In fact, the trainer says he and the player — who is only in the second year of his five-year, $95 million contract — worked together far in advance of an upcoming season for fear that if team management saw him “looking like Santa” after the holiday break his salary might be in jeopardy.

“I would go pick him up at a random location, drive him to the facility so that his car wouldn’t be there, so if they dropped in they wouldn’t know he was there,” Banning told the paper. “So for about a three-week period, he had the flu — we had every excuse in the world. We were just trying to rip weight off him again. And it ballooned way out of control.”

In 2011, the trainer says, Sandoval gained 21 pounds in just 21 days putting his ability to get around the field in danger.

“I was coming in seven days a week, he was training three times a day on six days, and on Sundays he was training twice,” Banning added. “It was that bad. I mean, it got out of control.”

The trainer’s comments about the player’s weight problems are substantiated by reports revealing that when Sandoval was with the San Francisco Giants the team went to the extreme of telling hotel staff not to serve him if he tried to use room service.

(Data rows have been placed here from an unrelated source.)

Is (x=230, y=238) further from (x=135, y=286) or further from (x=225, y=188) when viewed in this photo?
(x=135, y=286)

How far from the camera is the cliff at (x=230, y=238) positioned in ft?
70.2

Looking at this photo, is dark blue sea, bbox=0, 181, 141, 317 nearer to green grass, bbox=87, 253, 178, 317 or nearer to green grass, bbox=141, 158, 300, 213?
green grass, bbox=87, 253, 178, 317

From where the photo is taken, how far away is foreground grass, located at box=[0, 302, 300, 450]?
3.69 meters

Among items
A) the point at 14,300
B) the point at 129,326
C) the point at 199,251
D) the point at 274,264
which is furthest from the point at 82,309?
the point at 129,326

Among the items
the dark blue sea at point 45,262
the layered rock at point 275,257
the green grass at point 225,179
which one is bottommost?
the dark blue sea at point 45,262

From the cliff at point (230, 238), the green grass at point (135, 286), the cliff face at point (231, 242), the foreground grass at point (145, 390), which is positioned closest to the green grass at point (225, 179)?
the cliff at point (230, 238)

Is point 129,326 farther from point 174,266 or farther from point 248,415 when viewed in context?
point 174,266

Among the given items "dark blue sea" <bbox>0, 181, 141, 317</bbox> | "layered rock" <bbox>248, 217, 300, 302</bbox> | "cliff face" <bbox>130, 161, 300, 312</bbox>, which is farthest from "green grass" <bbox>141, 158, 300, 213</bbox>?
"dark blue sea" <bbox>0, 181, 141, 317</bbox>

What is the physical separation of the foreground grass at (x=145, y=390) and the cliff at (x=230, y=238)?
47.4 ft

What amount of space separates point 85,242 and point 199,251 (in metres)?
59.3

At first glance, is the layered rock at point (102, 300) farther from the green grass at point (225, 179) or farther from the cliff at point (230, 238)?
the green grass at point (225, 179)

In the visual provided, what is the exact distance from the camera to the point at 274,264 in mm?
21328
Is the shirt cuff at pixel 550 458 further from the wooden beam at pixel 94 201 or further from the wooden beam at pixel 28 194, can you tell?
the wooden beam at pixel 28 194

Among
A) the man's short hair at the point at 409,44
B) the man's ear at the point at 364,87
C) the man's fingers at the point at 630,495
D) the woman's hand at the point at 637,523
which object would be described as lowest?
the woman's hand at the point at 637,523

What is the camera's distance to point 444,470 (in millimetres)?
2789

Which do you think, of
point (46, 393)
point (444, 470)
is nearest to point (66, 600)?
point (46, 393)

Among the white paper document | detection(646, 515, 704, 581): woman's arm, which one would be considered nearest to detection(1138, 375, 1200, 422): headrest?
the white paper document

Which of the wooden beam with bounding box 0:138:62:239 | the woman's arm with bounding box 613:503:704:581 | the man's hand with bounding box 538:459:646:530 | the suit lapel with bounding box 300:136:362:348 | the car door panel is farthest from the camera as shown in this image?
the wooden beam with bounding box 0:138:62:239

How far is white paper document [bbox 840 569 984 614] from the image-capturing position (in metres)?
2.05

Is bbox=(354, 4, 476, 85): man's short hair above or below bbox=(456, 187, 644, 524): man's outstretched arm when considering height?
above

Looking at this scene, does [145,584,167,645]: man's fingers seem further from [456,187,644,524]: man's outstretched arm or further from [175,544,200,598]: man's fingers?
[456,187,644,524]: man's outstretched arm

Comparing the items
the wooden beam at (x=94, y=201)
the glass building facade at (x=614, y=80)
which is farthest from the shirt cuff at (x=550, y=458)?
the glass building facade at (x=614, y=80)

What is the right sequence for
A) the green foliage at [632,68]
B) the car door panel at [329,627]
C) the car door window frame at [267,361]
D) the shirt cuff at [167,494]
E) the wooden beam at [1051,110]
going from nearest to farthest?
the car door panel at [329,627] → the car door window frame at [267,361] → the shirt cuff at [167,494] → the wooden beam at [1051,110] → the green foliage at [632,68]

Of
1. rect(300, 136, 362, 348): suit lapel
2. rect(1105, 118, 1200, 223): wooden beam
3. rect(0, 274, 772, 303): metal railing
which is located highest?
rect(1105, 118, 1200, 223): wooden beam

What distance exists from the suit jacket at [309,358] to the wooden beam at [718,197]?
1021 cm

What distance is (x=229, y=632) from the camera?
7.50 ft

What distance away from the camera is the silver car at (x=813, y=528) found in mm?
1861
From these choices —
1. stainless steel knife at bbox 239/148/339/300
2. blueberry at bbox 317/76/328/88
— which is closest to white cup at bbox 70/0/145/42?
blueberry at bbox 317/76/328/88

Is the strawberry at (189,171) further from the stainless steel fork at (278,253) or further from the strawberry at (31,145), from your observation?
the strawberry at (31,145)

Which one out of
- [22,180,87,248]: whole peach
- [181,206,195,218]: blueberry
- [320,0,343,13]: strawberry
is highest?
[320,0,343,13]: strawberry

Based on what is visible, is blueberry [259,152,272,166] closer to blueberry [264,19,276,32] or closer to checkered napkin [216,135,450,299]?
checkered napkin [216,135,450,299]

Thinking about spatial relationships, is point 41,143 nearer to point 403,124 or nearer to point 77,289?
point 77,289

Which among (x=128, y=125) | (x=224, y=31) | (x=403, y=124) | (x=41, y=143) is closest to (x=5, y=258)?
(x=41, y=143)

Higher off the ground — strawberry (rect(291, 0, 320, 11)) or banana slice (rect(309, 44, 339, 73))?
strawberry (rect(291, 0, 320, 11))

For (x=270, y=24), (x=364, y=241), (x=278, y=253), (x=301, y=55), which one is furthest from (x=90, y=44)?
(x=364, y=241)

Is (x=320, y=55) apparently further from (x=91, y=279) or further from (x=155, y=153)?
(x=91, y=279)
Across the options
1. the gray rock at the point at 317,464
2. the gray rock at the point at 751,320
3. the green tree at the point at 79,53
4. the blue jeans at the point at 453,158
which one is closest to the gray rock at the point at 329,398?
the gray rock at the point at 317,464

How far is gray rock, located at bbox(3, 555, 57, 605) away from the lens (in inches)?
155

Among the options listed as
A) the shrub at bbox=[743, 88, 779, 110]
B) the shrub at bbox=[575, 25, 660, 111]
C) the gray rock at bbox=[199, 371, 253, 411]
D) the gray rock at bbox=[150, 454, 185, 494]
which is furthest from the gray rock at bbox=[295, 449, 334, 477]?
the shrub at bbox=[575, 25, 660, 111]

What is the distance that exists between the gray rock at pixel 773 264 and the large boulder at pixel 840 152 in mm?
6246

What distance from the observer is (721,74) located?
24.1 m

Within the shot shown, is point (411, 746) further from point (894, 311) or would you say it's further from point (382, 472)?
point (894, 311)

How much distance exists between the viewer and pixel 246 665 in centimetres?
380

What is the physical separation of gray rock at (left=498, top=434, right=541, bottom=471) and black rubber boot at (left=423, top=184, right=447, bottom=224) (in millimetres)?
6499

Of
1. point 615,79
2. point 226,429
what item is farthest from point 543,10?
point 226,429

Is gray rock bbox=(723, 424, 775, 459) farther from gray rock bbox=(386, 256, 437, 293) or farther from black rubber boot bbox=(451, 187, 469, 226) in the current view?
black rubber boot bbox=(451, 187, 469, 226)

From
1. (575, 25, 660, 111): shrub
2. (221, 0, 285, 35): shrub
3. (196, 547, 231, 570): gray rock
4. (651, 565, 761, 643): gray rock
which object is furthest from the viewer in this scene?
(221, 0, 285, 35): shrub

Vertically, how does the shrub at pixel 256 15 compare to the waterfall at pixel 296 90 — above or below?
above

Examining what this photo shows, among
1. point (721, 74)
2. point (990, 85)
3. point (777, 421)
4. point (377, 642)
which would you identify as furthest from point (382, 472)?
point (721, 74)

According to Comcast Sports Net’s Sean McAdam, Sandoval had such a problem the team went out of its way to help him prevent it.

“This is how concerned the Giants were when he played for them,” McAdam said on a recent broadcast of Boston’s Toucher and Rich, “they would make special arrangements at the hotel the Giants were staying in to not allow him to order room service. They would tell the front desk management, ‘If he calls down for room service at night after games, do not send anything to this room.’ They went to great measures to try to cut down on those eating binges, and it would only work for a time because he would find someplace to get food.”